_WHAT YOU NEED TO DO_. Pictures do not belong in the copy; print every entry exactly as it stands.

_DATA UNDER STUDY_.
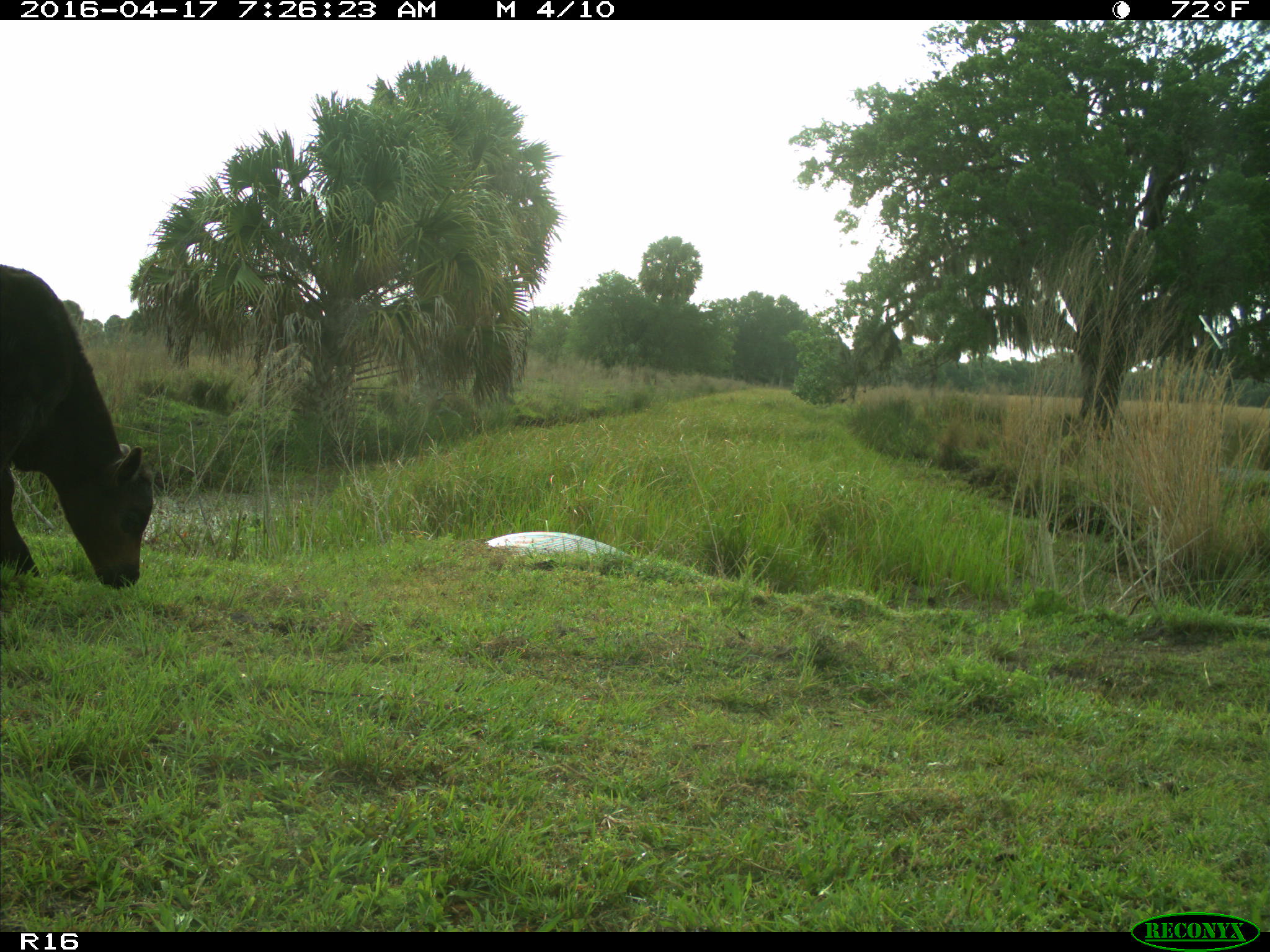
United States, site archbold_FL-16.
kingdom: Animalia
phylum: Chordata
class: Mammalia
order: Artiodactyla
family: Bovidae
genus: Bos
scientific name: Bos taurus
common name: domestic cow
Bos taurus (domestic cow).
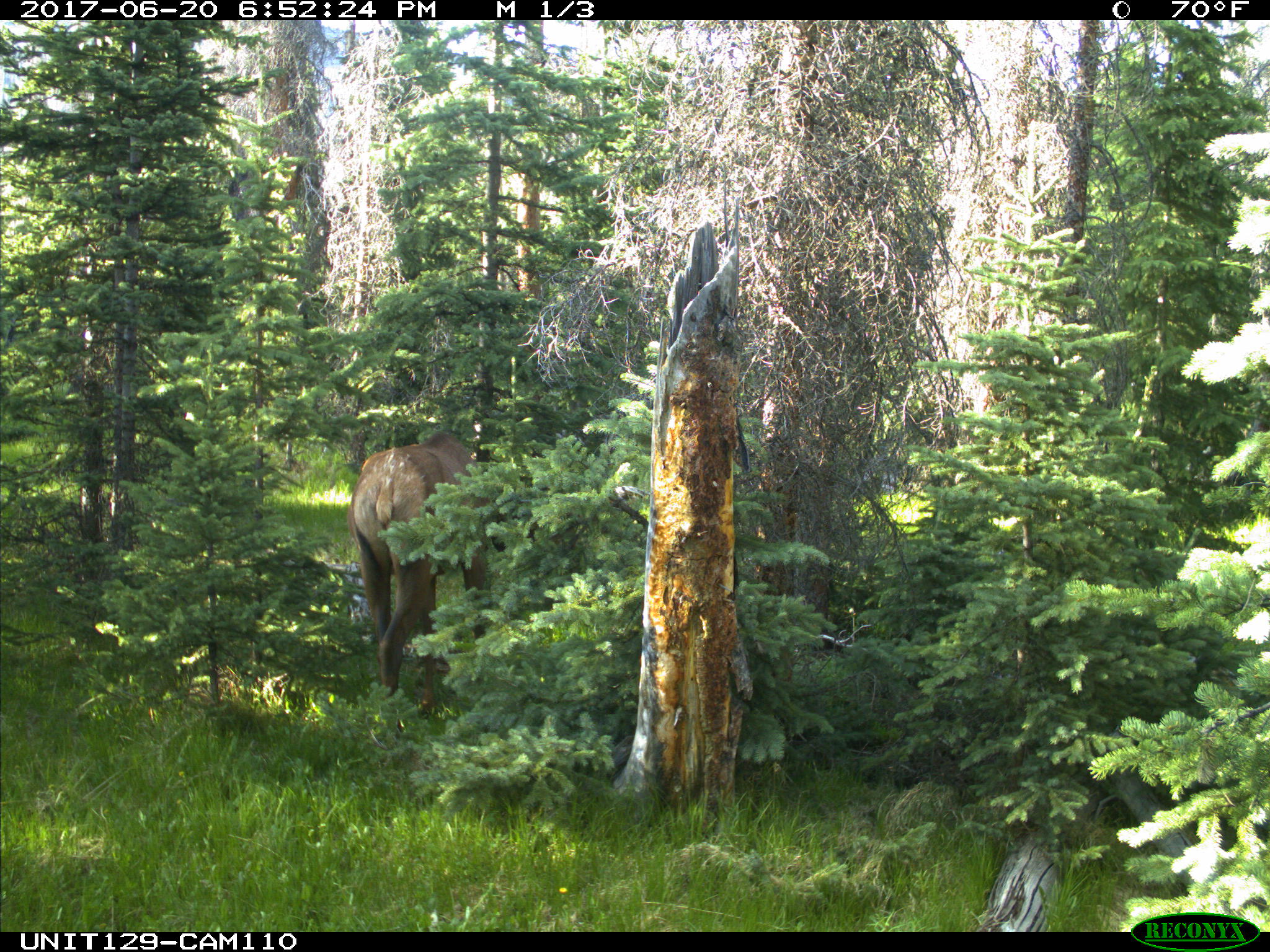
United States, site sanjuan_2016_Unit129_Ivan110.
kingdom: Animalia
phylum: Chordata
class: Mammalia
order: Artiodactyla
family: Cervidae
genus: Cervus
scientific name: Cervus elaphus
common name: red deer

_RESULT OF THE TASK_.
United States, site archbold_FL-16.
kingdom: Animalia
phylum: Chordata
class: Mammalia
order: Artiodactyla
family: Bovidae
genus: Bos
scientific name: Bos taurus
common name: domestic cow
Bos taurus (domestic cow).
United States, site sanjuan_2016_Unit129_Ivan110.
kingdom: Animalia
phylum: Chordata
class: Mammalia
order: Artiodactyla
family: Cervidae
genus: Cervus
scientific name: Cervus elaphus
common name: red deer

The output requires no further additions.